Saturday’s event brought together a mix of wiry trail runners and environmental activists, some of whom looked less like elite athletes.

“We like plogging because it makes us feel a little less guilty about the way things are going with the environment,” said Elena Canuto, 29, as she warmed up before the start. She came in first in the women’s ranking two years ago. “This year I’m taking it a bit easier because I’m three months pregnant.”

Around two-thirds of the contestants were Italians. The rest came from other European countries, as well as Japan, Argentina, Uruguay, Mexico, Algeria, Ghana and Senegal.

“I hope to win so people in Senegal get enthusiastic about plogging,” said Issa Ba, a 30-year-old Senegalese-born factory worker who has lived in Italy for eight years.

“Three, two, one, go,” Cavallo shouted over a loudspeaker, and the athletes sprinted off in different directions. Some stopped 20 yards from the starting line to collect their first trash. Others took off to be the first to exploit richer pickings on wooded hilltops, where batteries and home appliances lay waiting.

As the hours went by, the athletes crisscrossed trails and roads, their bags became heavier. They tagged their bulky items and left them at roadsides for later collection. Contestants gathered at refreshment points, discussing what they had found as they fueled up on cookies and juice. Some contestants had brought their own reusable cups.

With 30 minutes left in the race, athletes were gathering so much trash that the organisers decided to tweak the rules: in addition to their four plastic bags, contestants could carry six bulky objects over the finish line rather than three.

“I know it’s like changing the rules halfway through a game of Monopoly, but I know I can rely on your comprehension,” Cavallo announced over the PA as the athletes braced for their final push to the finish line.

The rule change meant some contestants could almost double the weight of their trash, but others smelled a rat.

“That’s fantastic that people found so much stuff, but it’s not really fair to change the rules at the last minute,” said Paul Waye, a Dutch plogging evangelist who had passed up on some bulky trash because of the three-item rule.

Senegal will have to wait at least a year to have a plogging champion.
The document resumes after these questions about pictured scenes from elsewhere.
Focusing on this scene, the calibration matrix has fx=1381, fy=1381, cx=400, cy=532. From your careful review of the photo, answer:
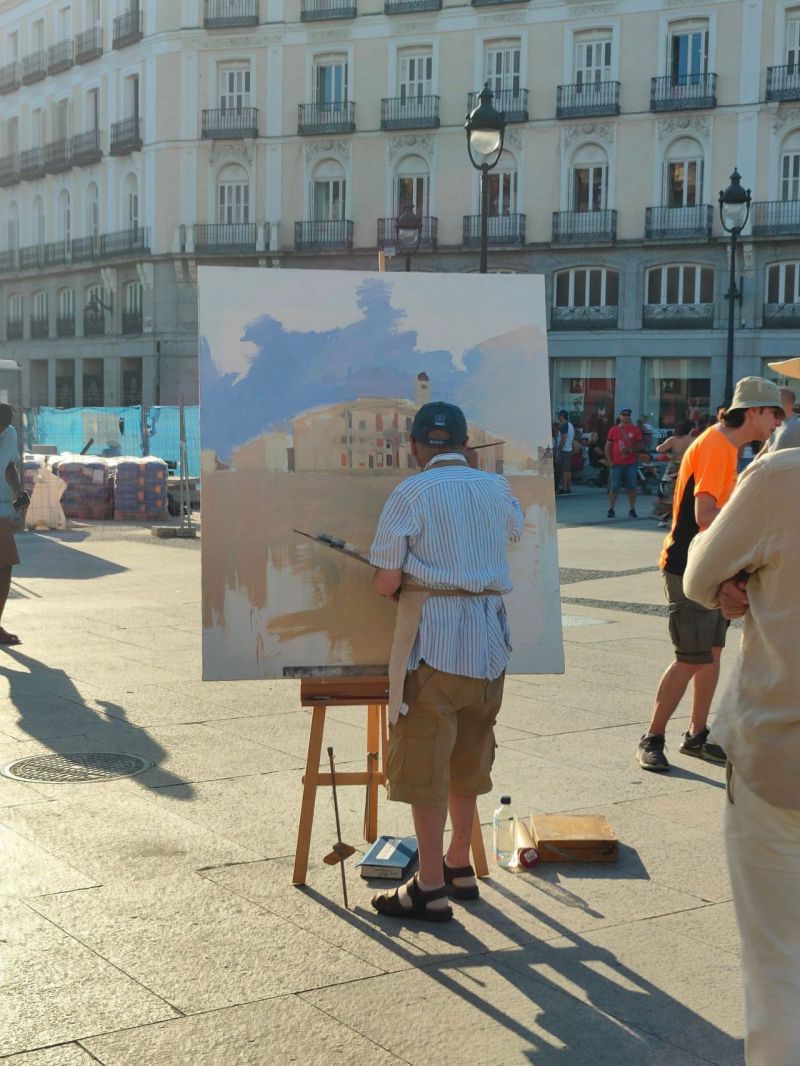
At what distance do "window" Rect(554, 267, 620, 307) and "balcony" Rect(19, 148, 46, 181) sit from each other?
22.1 metres

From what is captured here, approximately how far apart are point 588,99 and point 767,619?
40.6m

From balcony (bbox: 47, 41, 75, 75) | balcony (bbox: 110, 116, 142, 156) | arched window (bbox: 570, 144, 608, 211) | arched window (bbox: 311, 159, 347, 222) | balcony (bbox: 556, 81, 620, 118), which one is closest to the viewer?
balcony (bbox: 556, 81, 620, 118)

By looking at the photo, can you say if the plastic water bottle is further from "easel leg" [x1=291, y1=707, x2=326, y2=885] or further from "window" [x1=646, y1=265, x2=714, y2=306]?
"window" [x1=646, y1=265, x2=714, y2=306]

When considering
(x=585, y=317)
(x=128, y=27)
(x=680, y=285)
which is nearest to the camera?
(x=680, y=285)

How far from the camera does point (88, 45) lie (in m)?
49.8

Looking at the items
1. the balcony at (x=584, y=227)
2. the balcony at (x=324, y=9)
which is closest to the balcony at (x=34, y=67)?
the balcony at (x=324, y=9)

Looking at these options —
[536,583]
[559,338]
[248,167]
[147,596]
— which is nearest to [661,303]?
[559,338]

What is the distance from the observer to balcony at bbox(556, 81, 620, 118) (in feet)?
134

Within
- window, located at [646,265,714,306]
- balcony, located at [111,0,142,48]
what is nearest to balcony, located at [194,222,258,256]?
balcony, located at [111,0,142,48]

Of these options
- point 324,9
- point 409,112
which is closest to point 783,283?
point 409,112

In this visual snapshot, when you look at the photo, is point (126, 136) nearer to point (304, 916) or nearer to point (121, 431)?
point (121, 431)

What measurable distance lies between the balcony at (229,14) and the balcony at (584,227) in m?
12.4

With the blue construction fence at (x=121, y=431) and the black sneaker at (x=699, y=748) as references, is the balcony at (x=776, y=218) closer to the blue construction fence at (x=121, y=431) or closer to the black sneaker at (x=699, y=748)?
the blue construction fence at (x=121, y=431)

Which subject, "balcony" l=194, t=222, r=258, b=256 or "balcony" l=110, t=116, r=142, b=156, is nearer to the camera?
"balcony" l=194, t=222, r=258, b=256
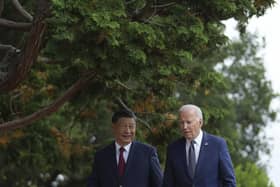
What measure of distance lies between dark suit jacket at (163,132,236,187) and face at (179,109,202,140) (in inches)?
7.4

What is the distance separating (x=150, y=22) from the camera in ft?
36.3

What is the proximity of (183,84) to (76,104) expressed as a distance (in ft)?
6.36

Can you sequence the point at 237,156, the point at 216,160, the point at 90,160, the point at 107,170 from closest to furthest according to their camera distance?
1. the point at 216,160
2. the point at 107,170
3. the point at 90,160
4. the point at 237,156

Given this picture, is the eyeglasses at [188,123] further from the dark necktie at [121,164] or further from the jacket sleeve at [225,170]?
the dark necktie at [121,164]

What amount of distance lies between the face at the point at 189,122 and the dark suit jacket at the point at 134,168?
1020 millimetres

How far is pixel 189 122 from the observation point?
298 inches

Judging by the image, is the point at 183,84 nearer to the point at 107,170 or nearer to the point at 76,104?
the point at 76,104

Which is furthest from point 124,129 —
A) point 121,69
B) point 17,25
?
point 17,25

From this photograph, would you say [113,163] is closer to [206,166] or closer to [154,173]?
[154,173]

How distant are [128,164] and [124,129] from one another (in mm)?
407

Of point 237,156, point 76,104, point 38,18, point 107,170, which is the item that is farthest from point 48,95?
point 237,156

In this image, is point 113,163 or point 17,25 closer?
point 113,163

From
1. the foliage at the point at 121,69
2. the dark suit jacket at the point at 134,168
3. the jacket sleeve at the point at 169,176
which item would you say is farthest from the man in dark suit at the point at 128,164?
the foliage at the point at 121,69

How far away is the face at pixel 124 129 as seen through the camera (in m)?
8.33
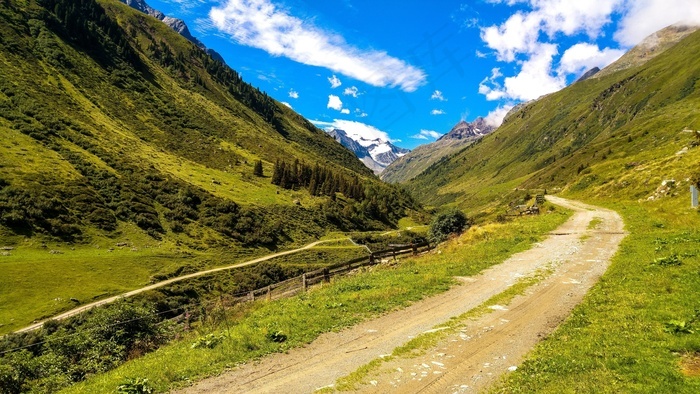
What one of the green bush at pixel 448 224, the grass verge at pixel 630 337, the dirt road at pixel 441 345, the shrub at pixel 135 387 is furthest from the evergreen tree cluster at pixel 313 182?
the shrub at pixel 135 387

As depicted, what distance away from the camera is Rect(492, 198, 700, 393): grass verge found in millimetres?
9250

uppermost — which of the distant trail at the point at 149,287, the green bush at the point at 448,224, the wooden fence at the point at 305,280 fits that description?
the green bush at the point at 448,224

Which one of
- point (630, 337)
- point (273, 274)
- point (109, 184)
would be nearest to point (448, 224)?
point (273, 274)

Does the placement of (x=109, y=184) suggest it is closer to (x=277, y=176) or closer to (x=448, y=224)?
(x=277, y=176)

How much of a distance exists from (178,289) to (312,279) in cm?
4295

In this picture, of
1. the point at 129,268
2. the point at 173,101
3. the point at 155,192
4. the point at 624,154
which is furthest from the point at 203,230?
the point at 624,154

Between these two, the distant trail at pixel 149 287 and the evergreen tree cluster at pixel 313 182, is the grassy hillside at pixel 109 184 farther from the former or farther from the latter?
the distant trail at pixel 149 287

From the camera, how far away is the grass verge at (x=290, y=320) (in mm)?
13164

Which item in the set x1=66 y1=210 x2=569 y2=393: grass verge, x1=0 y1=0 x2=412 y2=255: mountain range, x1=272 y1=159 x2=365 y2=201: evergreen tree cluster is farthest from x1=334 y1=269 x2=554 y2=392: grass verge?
x1=272 y1=159 x2=365 y2=201: evergreen tree cluster

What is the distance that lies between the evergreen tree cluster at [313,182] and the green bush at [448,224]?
104690 millimetres

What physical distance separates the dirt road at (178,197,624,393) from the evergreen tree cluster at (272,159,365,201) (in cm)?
14168

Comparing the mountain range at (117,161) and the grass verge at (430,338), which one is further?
the mountain range at (117,161)

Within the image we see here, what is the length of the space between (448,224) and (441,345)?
1857 inches

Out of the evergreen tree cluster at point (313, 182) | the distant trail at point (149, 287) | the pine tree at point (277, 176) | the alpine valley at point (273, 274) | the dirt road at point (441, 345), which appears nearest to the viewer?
the dirt road at point (441, 345)
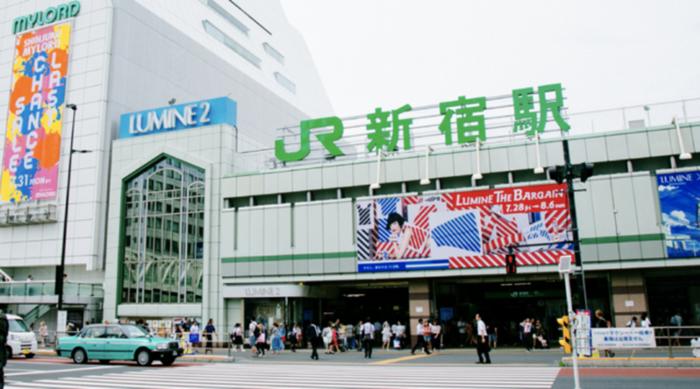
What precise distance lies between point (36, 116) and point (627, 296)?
41.1 metres

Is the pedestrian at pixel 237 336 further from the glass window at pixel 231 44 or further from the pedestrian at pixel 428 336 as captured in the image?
the glass window at pixel 231 44

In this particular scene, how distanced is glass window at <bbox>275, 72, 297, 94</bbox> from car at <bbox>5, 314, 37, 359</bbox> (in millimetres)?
39679

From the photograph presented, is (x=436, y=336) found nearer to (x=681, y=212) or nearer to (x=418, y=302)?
(x=418, y=302)

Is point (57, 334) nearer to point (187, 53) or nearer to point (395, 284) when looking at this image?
point (395, 284)

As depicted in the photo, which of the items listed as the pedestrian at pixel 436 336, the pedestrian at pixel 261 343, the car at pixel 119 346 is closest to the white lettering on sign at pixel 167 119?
the pedestrian at pixel 261 343

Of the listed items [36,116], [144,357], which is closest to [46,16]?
[36,116]

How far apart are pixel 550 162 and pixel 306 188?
14081 millimetres

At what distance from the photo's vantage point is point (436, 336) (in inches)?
1152

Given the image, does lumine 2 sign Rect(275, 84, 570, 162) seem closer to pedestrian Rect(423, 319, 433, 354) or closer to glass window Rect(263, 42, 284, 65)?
pedestrian Rect(423, 319, 433, 354)

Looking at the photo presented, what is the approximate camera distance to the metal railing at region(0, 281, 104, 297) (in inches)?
1442

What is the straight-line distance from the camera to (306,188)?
3444 cm

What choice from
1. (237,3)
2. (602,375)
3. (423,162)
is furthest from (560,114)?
(237,3)

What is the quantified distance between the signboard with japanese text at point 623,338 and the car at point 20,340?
23614 millimetres

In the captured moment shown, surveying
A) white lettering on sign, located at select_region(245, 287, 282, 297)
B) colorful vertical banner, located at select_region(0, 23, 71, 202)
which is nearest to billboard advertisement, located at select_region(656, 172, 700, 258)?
white lettering on sign, located at select_region(245, 287, 282, 297)
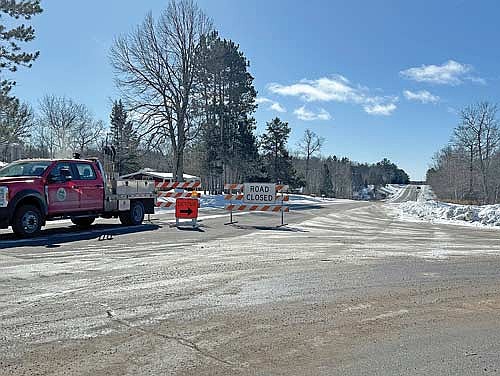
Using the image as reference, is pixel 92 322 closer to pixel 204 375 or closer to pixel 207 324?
pixel 207 324

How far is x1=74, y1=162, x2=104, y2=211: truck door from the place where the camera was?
13.3 meters

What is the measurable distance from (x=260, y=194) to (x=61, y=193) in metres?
A: 7.47

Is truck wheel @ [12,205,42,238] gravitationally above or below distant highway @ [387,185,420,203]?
above

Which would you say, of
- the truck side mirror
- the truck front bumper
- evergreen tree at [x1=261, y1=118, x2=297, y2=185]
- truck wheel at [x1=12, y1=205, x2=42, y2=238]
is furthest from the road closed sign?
evergreen tree at [x1=261, y1=118, x2=297, y2=185]

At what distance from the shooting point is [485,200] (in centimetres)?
6184

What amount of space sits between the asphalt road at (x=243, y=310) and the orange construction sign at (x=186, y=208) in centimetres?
482

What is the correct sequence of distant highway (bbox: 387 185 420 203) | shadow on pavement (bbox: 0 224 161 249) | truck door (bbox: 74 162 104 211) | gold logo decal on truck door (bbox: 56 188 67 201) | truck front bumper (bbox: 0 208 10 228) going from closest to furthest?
1. shadow on pavement (bbox: 0 224 161 249)
2. truck front bumper (bbox: 0 208 10 228)
3. gold logo decal on truck door (bbox: 56 188 67 201)
4. truck door (bbox: 74 162 104 211)
5. distant highway (bbox: 387 185 420 203)

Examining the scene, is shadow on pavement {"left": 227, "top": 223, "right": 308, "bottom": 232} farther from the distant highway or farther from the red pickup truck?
the distant highway

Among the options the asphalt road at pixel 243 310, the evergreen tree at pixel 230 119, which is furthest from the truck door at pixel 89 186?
the evergreen tree at pixel 230 119

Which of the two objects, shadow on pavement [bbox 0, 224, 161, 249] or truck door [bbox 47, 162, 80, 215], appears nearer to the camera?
shadow on pavement [bbox 0, 224, 161, 249]

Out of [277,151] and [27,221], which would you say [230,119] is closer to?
[277,151]

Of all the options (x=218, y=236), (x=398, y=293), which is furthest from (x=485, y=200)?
(x=398, y=293)

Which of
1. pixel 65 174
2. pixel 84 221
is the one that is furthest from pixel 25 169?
pixel 84 221

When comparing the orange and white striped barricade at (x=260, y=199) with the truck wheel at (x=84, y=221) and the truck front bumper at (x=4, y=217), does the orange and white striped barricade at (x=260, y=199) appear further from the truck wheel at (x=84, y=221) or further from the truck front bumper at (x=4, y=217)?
the truck front bumper at (x=4, y=217)
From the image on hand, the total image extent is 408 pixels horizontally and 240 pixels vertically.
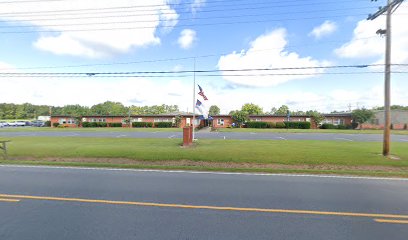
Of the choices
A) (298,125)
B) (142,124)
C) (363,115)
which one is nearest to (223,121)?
(298,125)

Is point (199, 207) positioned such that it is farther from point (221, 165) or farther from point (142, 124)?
point (142, 124)

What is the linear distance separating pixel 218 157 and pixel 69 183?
259 inches

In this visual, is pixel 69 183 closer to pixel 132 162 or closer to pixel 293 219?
pixel 132 162

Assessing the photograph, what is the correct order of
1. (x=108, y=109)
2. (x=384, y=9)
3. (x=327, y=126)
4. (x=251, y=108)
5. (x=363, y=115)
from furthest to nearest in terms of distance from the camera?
(x=108, y=109) → (x=251, y=108) → (x=327, y=126) → (x=363, y=115) → (x=384, y=9)

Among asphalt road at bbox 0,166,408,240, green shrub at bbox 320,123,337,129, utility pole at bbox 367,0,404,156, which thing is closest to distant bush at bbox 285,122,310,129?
green shrub at bbox 320,123,337,129

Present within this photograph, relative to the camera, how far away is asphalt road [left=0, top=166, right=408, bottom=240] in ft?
12.8

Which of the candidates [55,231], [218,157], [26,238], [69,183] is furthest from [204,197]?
[218,157]

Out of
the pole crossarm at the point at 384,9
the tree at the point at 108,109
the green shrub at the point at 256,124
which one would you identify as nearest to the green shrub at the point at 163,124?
the green shrub at the point at 256,124

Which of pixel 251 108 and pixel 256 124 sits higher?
pixel 251 108

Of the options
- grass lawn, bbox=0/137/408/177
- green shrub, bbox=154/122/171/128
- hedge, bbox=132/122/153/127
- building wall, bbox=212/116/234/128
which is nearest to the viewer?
grass lawn, bbox=0/137/408/177

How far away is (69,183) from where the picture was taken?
23.1 ft

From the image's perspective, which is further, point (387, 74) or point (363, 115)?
point (363, 115)

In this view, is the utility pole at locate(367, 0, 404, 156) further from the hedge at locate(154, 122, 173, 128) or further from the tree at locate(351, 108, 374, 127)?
the hedge at locate(154, 122, 173, 128)

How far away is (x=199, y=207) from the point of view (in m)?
5.05
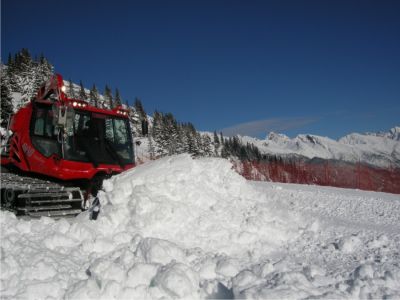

Two hours after the end of Saturday’s race, Ba still hadn’t arrived at the finish line.

“My phone ran out of battery and I got lost,” Ba said later at the awards ceremony. “I’ll be back next year, but with a better phone.”

The race went better for Canuto. She used an abandoned shopping cart to wheel in her loot. It included a baby stroller, which the mother-to-be took as a good omen. Her total haul weighed a relatively modest 100 pounds, but was heavy on electronic equipment, which was enough for her to score her second triumph.

“I don’t know if I’ll be back next year to defend my title. The baby will be six or seven months old,” she said.

In the men’s ranking, Ortega, the Spanish plumber, brought in 310 pounds of waste, racked up more than 16 miles and climbed 7,300 feet to run away with the title.

Zanelli, the defending champion, didn’t make it onto the podium. He said he would take solace from the nearly new Neapolitan coffee maker he found during the first championship two years ago. “I’ll always have my victory and the coffee maker, which I polished and now display in my home,” he said.

Contestants collected more than 6,600 pounds of trash. The haul included fridges, bikes, dozens of tires, baby seats, mattresses, lead pipes, stoves, chairs, TVs, 1980s-era boomboxes with cassettes still inside, motorcycle helmets, electric fans, traffic cones, air rifles, a toilet and a soccer goal.

“This park hasn’t been this clean since the 15 century,” said Genoa’s ambassador for sport, Roberto Giordano.